Historical plagues taught people of the affected areas much about the incompetency of experts in the realm of medicine, politics, theology, etc., but I’m not sure Americans have learned much.
(Article by Dr. Don Boys republished from AllNewsPipeline.com)
When major plagues finally and mysteriously left a devastated country, interest in religious matters decreased because many clergymen died, and so many prayers were unanswered. Of course, God-haters have used unanswered prayer as an excuse for unbelief since the beginning of time. J. L. Cloudsley-Thompson wrote, “It is beyond the bounds of possibility for anyone to estimate the influence of epidemic disease on religion and philosophy. Nor can we clearly assess its influence on the material course of human history.”
The Greek historian Polybius (204-122 B.C.), known as the most reliable ancient historian, reported the whole of Greece had been visited in his time by childlessness and a general decline of the population resulting in the emptying of the cities and the failure of the land to render its produce. He said men refused to marry or, if they married, refused to have children. If they had children, they refused to rear them.

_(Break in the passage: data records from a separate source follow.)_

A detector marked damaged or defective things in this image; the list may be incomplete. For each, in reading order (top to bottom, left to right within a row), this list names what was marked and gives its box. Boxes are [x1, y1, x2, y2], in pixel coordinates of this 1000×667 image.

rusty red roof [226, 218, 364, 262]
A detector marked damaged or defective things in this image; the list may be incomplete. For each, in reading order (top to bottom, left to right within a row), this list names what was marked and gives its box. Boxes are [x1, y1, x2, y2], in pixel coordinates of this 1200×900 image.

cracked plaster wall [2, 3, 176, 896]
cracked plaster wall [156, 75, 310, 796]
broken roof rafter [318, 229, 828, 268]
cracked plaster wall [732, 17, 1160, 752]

He said that men went out of their way to be ostentatious, avaricious, and indolent.
Sounds rather contemporaneous.
Several historians believe the Greeks fell to the Romans because of malaria attacks, not marching armies. Malaria was rampant throughout the Greek world by 400 B.C. The malarial parasite killed infants, weakened unsuspecting children, forced the vacating of the best farmlands, and helped reduce Greeks into listless, lazy, and licentious people. As a result, the power and glory of ancient Greece became a mocking memory.

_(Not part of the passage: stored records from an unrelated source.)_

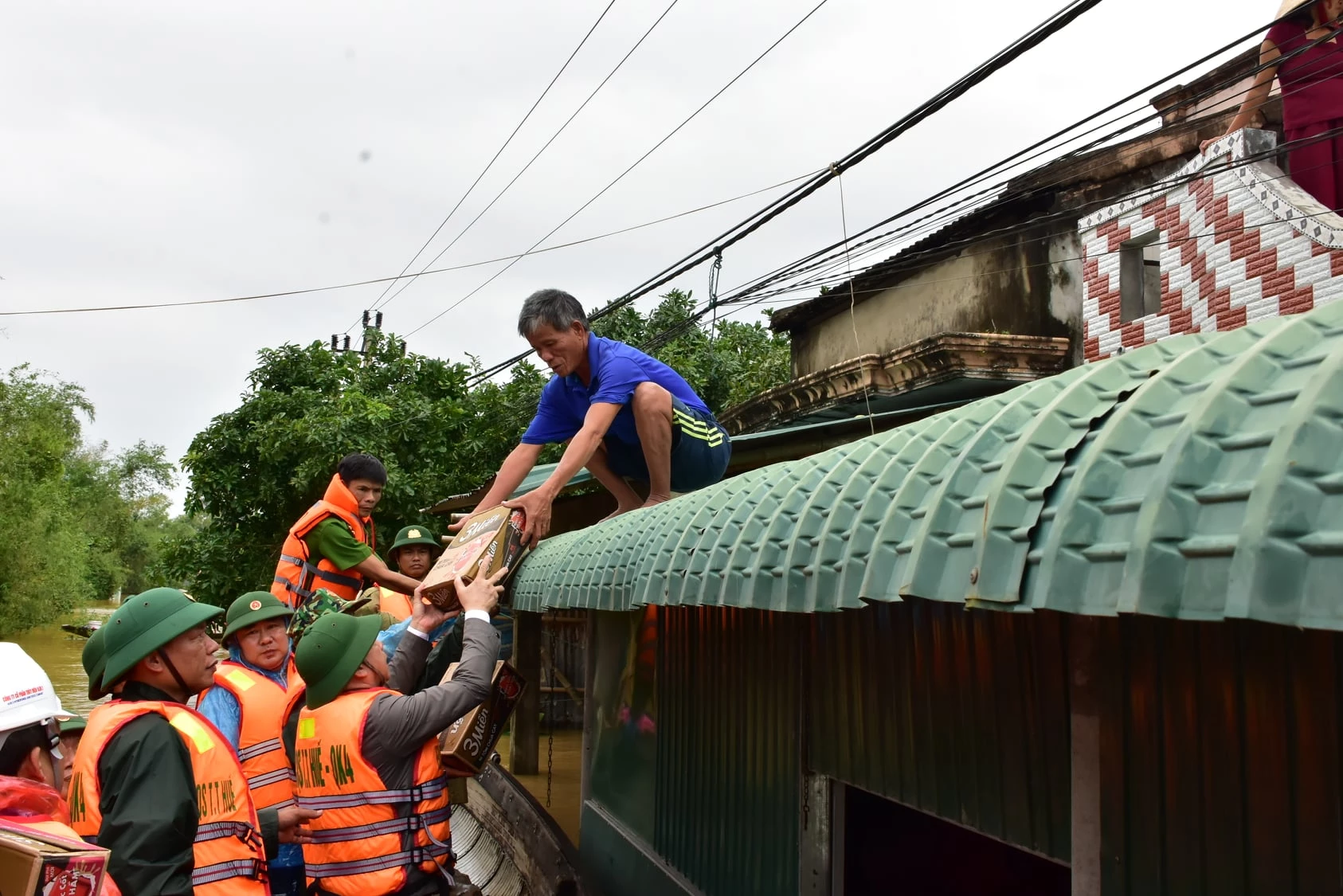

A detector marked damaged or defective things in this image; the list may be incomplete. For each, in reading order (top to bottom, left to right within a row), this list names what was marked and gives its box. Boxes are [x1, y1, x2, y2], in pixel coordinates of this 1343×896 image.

rusty metal siding [655, 609, 800, 896]
rusty metal siding [805, 601, 1069, 859]
rusty metal siding [1101, 617, 1343, 896]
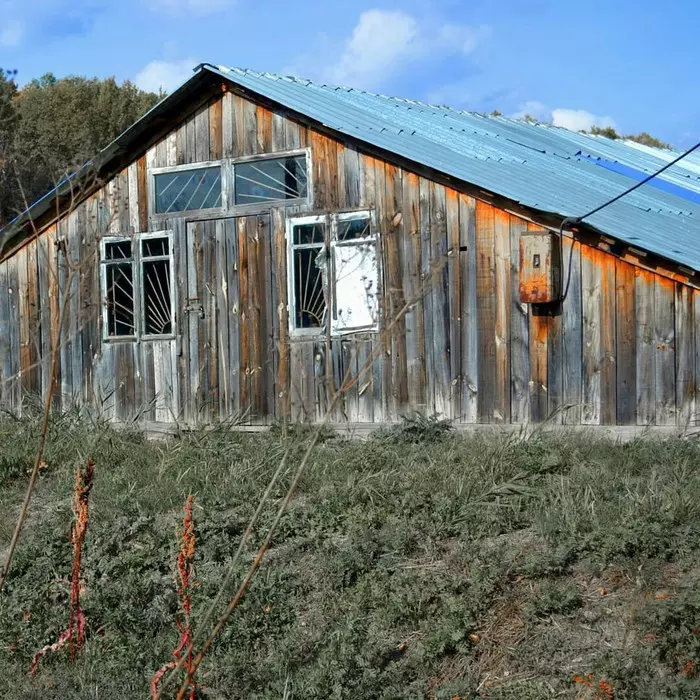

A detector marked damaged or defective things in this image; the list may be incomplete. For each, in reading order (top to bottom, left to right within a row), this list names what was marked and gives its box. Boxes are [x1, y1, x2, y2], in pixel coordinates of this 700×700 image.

broken glass pane [155, 166, 221, 213]
broken window [154, 165, 223, 213]
broken glass pane [235, 154, 306, 204]
broken window [237, 154, 308, 204]
broken window [100, 232, 174, 340]
broken window [288, 211, 380, 336]
rusty metal box [520, 230, 564, 304]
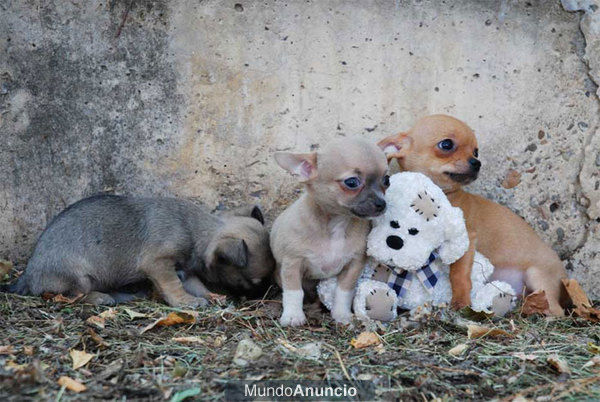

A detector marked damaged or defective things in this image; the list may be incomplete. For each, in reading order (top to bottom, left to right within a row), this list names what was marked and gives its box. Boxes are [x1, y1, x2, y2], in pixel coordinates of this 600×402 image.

cracked concrete surface [0, 1, 596, 296]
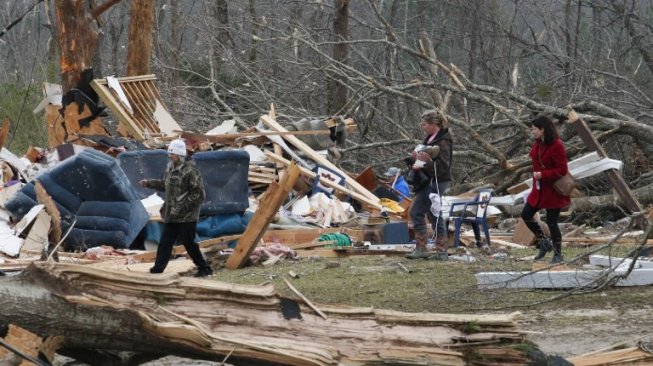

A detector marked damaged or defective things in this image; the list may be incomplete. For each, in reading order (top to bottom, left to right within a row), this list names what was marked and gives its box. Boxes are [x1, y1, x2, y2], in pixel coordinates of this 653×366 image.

broken furniture [5, 149, 148, 249]
splintered lumber [225, 161, 302, 268]
splintered lumber [260, 115, 380, 203]
splintered lumber [262, 151, 382, 209]
broken furniture [446, 189, 492, 249]
splintered lumber [0, 262, 528, 364]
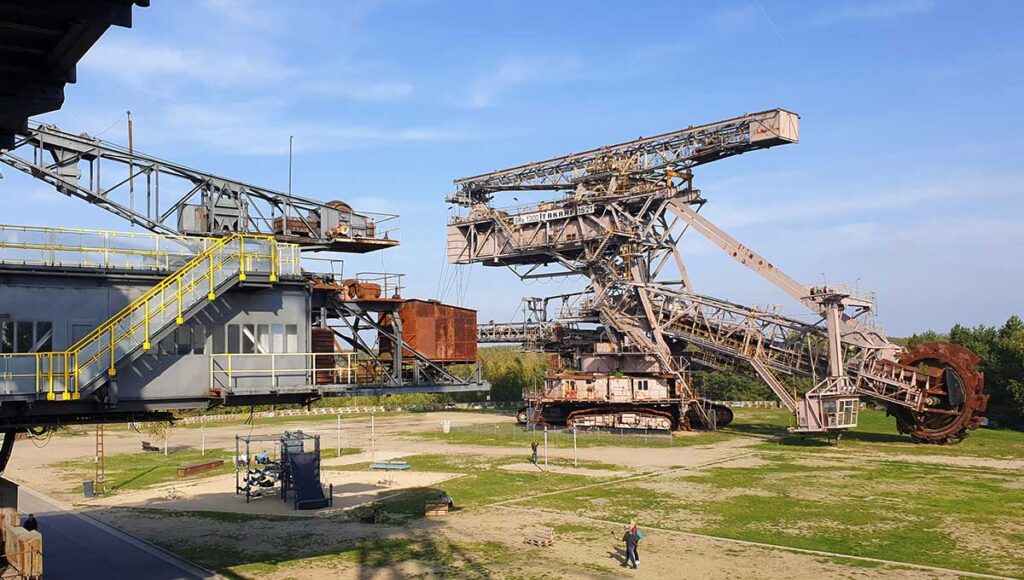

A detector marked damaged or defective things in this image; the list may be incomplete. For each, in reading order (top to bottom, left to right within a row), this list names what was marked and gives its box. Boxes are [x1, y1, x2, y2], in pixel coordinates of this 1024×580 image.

rusty steel container [311, 327, 335, 387]
rusty steel container [382, 299, 477, 364]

Some historians, in my opinion, give too much credit to the mosquito for the fall of Greece. It was a significant factor, but men must always be held accountable for their actions. Today, a man gets drunk, kills a carload of people, and pleads that he was not in control and should not be held responsible. Others tell us that sugar impaired their ability, and they lost control and should not be accountable for the results they produced. No doubt, there is some truth to those claims. The same was true in Greece. Malaria did make them listless, therefore, lazy, but they chose to be licentious.
In our time, duped, deceived, defiant, and destructive youth are dedicated to destroying our way of life. They are not innocent do-gooders but are devoted to changing our liberty-based government to a Socialist/Communist system. They are the enemy. Others are using the COVID threat to accomplish the same transformation: American should be dismantled or destroyed.
Significant change is happening in America with more changes ahead of us, and if we lose our freedom, the reasons won’t be that important.
The Greeks slowly lost their brilliance, which was thought to be the quintessence of original thought. This degeneration is evident in their art and literature and other areas of creativity. W.H.S. Jones wrote, “Their initiative vanished; they ceased to create and began to comment. Patriotism, with rare exceptions, became an empty name, for few had the high spirit and energy to translate into action man’s duty to the state. Vacillation, indecision, fitful outbursts of harmful activity followed by cowardly depression, selfish cruelty, and criminal weakness are characteristics of the public life of Greece from the struggle with Macedonia to the final conquest by the armies of Rome.”